本日のファシリテーターは田中遊さんでした。まず受講生に「何をスキルアップしたいのか?」を話してもらうところから始まりました。
 さて、そもそもスキルアップと講座のタイトルに謳っているように、この講座は「演技技術の向上」を目指しているのですが、「じゃあ具体的に、何を向上させるの?」ということは実は大変難しい問題です。2時間×4日の講座で「スキルアップ」が果たせるの?と問われれば、これもかなり難しいと答えざるをえません。演技の要素は多様でかつ一人一人にとって演技における課題もまちまちです。どんな演技がいい演技なのかその価値基準ですら曖昧です。もちろん経験や目指す目標によっても違ってきます。ラボではいろいろな演劇に役立つ「基本的な技術」に焦点を定め、そこを重点的に訓練することをコンセプトとしていますが、そもそも「何を基礎技術とするのか」についても、いまだ議論や検討を続けていますし、どの程度を目指すのかについても意見が別れる所です。(講師陣と勉強会を持って、だんだん明確にしていこうとしている途中です)それにしても、最低限必要といえる技術でも講座で田中さんがおっしゃっていたようにすぐには身に付きません。「(思い通りにならない)身体や意識を自在にするためには、訓練の継続が必要」というのが、やはりあたりまえのことです。
 しかし、あえてこうした講座を行う理由の一つは、「じゃ、自分は何をスキルアップするの?」の「何」を見つけることが大事だからだと思うからです。自分の問題がはっきりすれば、日頃の練習や目的意識が向上すると考えられるからです。ひいては上達も早くなるという訳です。
今日の田中さんのワークショップはその「何」を見つけて帰ってもらうことが大きなテーマだったように思いました。
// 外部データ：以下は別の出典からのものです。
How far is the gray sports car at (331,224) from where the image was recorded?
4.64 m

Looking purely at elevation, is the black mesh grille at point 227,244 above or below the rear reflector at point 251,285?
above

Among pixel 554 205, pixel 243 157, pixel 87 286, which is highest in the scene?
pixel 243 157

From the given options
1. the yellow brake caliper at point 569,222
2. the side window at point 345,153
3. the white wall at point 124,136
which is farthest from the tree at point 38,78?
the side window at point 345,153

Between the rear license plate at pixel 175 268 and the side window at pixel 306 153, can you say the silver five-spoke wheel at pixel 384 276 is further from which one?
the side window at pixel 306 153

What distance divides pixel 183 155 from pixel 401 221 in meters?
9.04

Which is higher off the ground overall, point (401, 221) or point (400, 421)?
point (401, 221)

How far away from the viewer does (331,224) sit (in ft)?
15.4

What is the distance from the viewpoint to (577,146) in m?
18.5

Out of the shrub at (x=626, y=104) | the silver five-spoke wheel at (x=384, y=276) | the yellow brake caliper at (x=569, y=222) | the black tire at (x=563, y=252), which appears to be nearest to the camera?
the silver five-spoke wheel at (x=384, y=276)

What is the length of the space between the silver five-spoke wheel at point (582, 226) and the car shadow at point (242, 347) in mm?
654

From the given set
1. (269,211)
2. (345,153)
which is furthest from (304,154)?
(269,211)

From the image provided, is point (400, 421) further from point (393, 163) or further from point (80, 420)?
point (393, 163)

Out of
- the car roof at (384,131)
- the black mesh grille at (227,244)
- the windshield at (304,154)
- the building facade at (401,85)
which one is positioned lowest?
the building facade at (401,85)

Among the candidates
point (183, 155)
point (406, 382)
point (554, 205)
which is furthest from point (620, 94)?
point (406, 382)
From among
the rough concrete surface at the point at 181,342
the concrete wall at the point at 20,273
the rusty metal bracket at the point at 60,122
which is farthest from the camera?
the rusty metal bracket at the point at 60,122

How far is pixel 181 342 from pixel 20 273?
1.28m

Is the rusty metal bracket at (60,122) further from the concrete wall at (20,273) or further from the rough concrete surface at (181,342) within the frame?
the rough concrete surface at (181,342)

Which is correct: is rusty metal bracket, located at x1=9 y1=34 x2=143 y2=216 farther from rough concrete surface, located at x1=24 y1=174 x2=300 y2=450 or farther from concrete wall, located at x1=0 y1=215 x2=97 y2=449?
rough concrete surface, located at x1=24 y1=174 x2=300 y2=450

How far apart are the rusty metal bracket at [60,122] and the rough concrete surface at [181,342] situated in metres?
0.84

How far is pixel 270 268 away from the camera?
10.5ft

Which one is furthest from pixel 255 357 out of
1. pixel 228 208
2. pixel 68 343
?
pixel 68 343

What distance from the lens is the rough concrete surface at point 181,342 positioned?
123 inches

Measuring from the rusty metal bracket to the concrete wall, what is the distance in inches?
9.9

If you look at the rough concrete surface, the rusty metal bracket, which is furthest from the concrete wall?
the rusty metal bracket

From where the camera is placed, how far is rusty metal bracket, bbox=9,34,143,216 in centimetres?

シアターゲームやエクササイズを行なう中で、田中さんはそれが役者になぜ必要なのか、多くの「ヒント」を与えてくれます。「ピン」とくることも「?」なこともあったと思いますが、経験も関わり方も違う参加者ですから、全ての人に全て等しく響かないのは当然です。ワークの体験や田中さんの「ヒント」を通じてそれぞれが、自分にとっての「何」をつかんでいただければ、それがスキルアップへの大きな一歩だと思います。